__Brief__
The data must be returned exactly. No line may be left out.

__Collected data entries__
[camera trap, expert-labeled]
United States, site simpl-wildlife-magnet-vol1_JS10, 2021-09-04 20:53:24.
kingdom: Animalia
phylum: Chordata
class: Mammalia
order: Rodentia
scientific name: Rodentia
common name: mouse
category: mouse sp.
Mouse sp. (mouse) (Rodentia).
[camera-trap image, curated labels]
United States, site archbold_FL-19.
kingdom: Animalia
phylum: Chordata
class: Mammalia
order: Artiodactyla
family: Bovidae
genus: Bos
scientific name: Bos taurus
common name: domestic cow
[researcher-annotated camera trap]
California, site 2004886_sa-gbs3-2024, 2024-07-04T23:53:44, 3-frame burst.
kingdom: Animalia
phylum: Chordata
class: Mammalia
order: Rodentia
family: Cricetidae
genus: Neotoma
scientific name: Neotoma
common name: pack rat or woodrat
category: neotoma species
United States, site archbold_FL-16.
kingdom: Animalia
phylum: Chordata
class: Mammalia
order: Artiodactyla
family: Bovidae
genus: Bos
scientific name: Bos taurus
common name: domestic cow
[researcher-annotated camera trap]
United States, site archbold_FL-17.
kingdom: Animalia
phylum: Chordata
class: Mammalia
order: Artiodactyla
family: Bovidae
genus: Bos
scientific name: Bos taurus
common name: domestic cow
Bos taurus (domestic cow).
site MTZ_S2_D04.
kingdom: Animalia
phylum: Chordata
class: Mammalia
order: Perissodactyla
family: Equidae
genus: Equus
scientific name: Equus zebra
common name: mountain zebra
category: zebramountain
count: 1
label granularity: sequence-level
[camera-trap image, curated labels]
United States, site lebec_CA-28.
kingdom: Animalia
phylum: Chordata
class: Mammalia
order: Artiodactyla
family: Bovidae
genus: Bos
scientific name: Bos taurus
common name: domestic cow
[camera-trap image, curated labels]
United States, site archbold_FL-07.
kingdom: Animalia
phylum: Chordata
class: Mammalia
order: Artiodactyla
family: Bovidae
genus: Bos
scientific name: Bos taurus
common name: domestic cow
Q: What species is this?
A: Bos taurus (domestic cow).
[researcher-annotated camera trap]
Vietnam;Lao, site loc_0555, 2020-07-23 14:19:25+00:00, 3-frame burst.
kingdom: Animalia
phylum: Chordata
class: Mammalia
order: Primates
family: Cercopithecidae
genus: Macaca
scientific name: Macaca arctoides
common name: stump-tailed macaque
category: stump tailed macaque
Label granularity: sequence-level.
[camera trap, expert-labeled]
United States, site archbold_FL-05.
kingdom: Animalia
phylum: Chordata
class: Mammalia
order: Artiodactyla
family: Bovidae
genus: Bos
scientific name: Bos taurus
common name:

__Expected output__
[camera trap, expert-labeled]
United States, site simpl-wildlife-magnet-vol1_JS10, 2021-09-04 20:53:24.
kingdom: Animalia
phylum: Chordata
class: Mammalia
order: Rodentia
scientific name: Rodentia
common name: mouse
category: mouse sp.
Mouse sp. (mouse) (Rodentia).
[camera-trap image, curated labels]
United States, site archbold_FL-19.
kingdom: Animalia
phylum: Chordata
class: Mammalia
order: Artiodactyla
family: Bovidae
genus: Bos
scientific name: Bos taurus
common name: domestic cow
[researcher-annotated camera trap]
California, site 2004886_sa-gbs3-2024, 2024-07-04T23:53:44, 3-frame burst.
kingdom: Animalia
phylum: Chordata
class: Mammalia
order: Rodentia
family: Cricetidae
genus: Neotoma
scientific name: Neotoma
common name: pack rat or woodrat
category: neotoma species
United States, site archbold_FL-16.
kingdom: Animalia
phylum: Chordata
class: Mammalia
order: Artiodactyla
family: Bovidae
genus: Bos
scientific name: Bos taurus
common name: domestic cow
[researcher-annotated camera trap]
United States, site archbold_FL-17.
kingdom: Animalia
phylum: Chordata
class: Mammalia
order: Artiodactyla
family: Bovidae
genus: Bos
scientific name: Bos taurus
common name: domestic cow
Bos taurus (domestic cow).
site MTZ_S2_D04.
kingdom: Animalia
phylum: Chordata
class: Mammalia
order: Perissodactyla
family: Equidae
genus: Equus
scientific name: Equus zebra
common name: mountain zebra
category: zebramountain
count: 1
label granularity: sequence-level
[camera-trap image, curated labels]
United States, site lebec_CA-28.
kingdom: Animalia
phylum: Chordata
class: Mammalia
order: Artiodactyla
family: Bovidae
genus: Bos
scientific name: Bos taurus
common name: domestic cow
[camera-trap image, curated labels]
United States, site archbold_FL-07.
kingdom: Animalia
phylum: Chordata
class: Mammalia
order: Artiodactyla
family: Bovidae
genus: Bos
scientific name: Bos taurus
common name: domestic cow
Q: What species is this?
A: Bos taurus (domestic cow).
[researcher-annotated camera trap]
Vietnam;Lao, site loc_0555, 2020-07-23 14:19:25+00:00, 3-frame burst.
kingdom: Animalia
phylum: Chordata
class: Mammalia
order: Primates
family: Cercopithecidae
genus: Macaca
scientific name: Macaca arctoides
common name: stump-tailed macaque
category: stump tailed macaque
Label granularity: sequence-level.
[camera trap, expert-labeled]
United States, site archbold_FL-05.
kingdom: Animalia
phylum: Chordata
class: Mammalia
order: Artiodactyla
family: Bovidae
genus: Bos
scientific name: Bos taurus
common name:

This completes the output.